FOR THESE AND OTHER REASONS, INVESTORS ARE CAUTIONED NOT TO
PLACE UNDUE RELIANCE UPON FORWARD LOOKING STATEMENTS IN THIS PRESS
RELEASE.
BY MAKING FORWARD LOOKING STATEMENTS HRP (A/K/A COMMONWEALTH
REIT) DOES NOT INTEND TO IMPLY THAT IT IS UNDERTAKING TO PROVIDE
UPDATES AS A RESULT OF CHANGED CIRCUMSTANCES OR NEW INFORMATION,
EXCEPT AS MAY BE REQUIRED BY APPLICABLE LAW.

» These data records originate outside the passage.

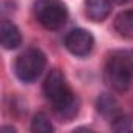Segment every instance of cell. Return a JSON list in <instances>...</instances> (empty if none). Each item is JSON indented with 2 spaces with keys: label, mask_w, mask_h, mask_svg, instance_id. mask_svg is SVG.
<instances>
[{
  "label": "cell",
  "mask_w": 133,
  "mask_h": 133,
  "mask_svg": "<svg viewBox=\"0 0 133 133\" xmlns=\"http://www.w3.org/2000/svg\"><path fill=\"white\" fill-rule=\"evenodd\" d=\"M44 94L50 102L55 114L61 119H72L77 116L80 100L71 89L64 74L59 69H52L44 80Z\"/></svg>",
  "instance_id": "cell-1"
},
{
  "label": "cell",
  "mask_w": 133,
  "mask_h": 133,
  "mask_svg": "<svg viewBox=\"0 0 133 133\" xmlns=\"http://www.w3.org/2000/svg\"><path fill=\"white\" fill-rule=\"evenodd\" d=\"M105 82L117 91H127L133 83V50H116L110 55L105 64Z\"/></svg>",
  "instance_id": "cell-2"
},
{
  "label": "cell",
  "mask_w": 133,
  "mask_h": 133,
  "mask_svg": "<svg viewBox=\"0 0 133 133\" xmlns=\"http://www.w3.org/2000/svg\"><path fill=\"white\" fill-rule=\"evenodd\" d=\"M45 64H47V59H45L44 52L36 47H30L16 58L14 72L21 82L33 83L42 75Z\"/></svg>",
  "instance_id": "cell-3"
},
{
  "label": "cell",
  "mask_w": 133,
  "mask_h": 133,
  "mask_svg": "<svg viewBox=\"0 0 133 133\" xmlns=\"http://www.w3.org/2000/svg\"><path fill=\"white\" fill-rule=\"evenodd\" d=\"M33 13L36 21L47 30H59L68 21V8L63 0H35Z\"/></svg>",
  "instance_id": "cell-4"
},
{
  "label": "cell",
  "mask_w": 133,
  "mask_h": 133,
  "mask_svg": "<svg viewBox=\"0 0 133 133\" xmlns=\"http://www.w3.org/2000/svg\"><path fill=\"white\" fill-rule=\"evenodd\" d=\"M64 47L75 56H86L94 47V36L85 28L71 30L64 36Z\"/></svg>",
  "instance_id": "cell-5"
},
{
  "label": "cell",
  "mask_w": 133,
  "mask_h": 133,
  "mask_svg": "<svg viewBox=\"0 0 133 133\" xmlns=\"http://www.w3.org/2000/svg\"><path fill=\"white\" fill-rule=\"evenodd\" d=\"M0 42H2L5 50H14L22 42L19 28L8 19H3L2 25H0Z\"/></svg>",
  "instance_id": "cell-6"
},
{
  "label": "cell",
  "mask_w": 133,
  "mask_h": 133,
  "mask_svg": "<svg viewBox=\"0 0 133 133\" xmlns=\"http://www.w3.org/2000/svg\"><path fill=\"white\" fill-rule=\"evenodd\" d=\"M85 13L92 22H103L111 13V0H85Z\"/></svg>",
  "instance_id": "cell-7"
},
{
  "label": "cell",
  "mask_w": 133,
  "mask_h": 133,
  "mask_svg": "<svg viewBox=\"0 0 133 133\" xmlns=\"http://www.w3.org/2000/svg\"><path fill=\"white\" fill-rule=\"evenodd\" d=\"M96 108L97 111L108 121H114L116 117H119L122 114L121 111V105L117 103V100L110 96V94H102L99 96L97 102H96Z\"/></svg>",
  "instance_id": "cell-8"
},
{
  "label": "cell",
  "mask_w": 133,
  "mask_h": 133,
  "mask_svg": "<svg viewBox=\"0 0 133 133\" xmlns=\"http://www.w3.org/2000/svg\"><path fill=\"white\" fill-rule=\"evenodd\" d=\"M114 30L124 38H133V10L121 11L114 17Z\"/></svg>",
  "instance_id": "cell-9"
},
{
  "label": "cell",
  "mask_w": 133,
  "mask_h": 133,
  "mask_svg": "<svg viewBox=\"0 0 133 133\" xmlns=\"http://www.w3.org/2000/svg\"><path fill=\"white\" fill-rule=\"evenodd\" d=\"M31 131H35V133H50V131H53V125L44 113H38L31 121Z\"/></svg>",
  "instance_id": "cell-10"
},
{
  "label": "cell",
  "mask_w": 133,
  "mask_h": 133,
  "mask_svg": "<svg viewBox=\"0 0 133 133\" xmlns=\"http://www.w3.org/2000/svg\"><path fill=\"white\" fill-rule=\"evenodd\" d=\"M111 128L114 131H121V133H127V131H133V119L128 116L121 114L119 117H116L114 121H111Z\"/></svg>",
  "instance_id": "cell-11"
},
{
  "label": "cell",
  "mask_w": 133,
  "mask_h": 133,
  "mask_svg": "<svg viewBox=\"0 0 133 133\" xmlns=\"http://www.w3.org/2000/svg\"><path fill=\"white\" fill-rule=\"evenodd\" d=\"M111 2L116 5H125V3H131L133 0H111Z\"/></svg>",
  "instance_id": "cell-12"
},
{
  "label": "cell",
  "mask_w": 133,
  "mask_h": 133,
  "mask_svg": "<svg viewBox=\"0 0 133 133\" xmlns=\"http://www.w3.org/2000/svg\"><path fill=\"white\" fill-rule=\"evenodd\" d=\"M2 131H16L14 127H2Z\"/></svg>",
  "instance_id": "cell-13"
}]
</instances>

A Maryland Real Estate Investment
Trust with transferable shares of beneficial interest listed on the
New York Stock Exchange. No shareholder, Trustee or officer is
personally liable for any act or obligation of the Trust.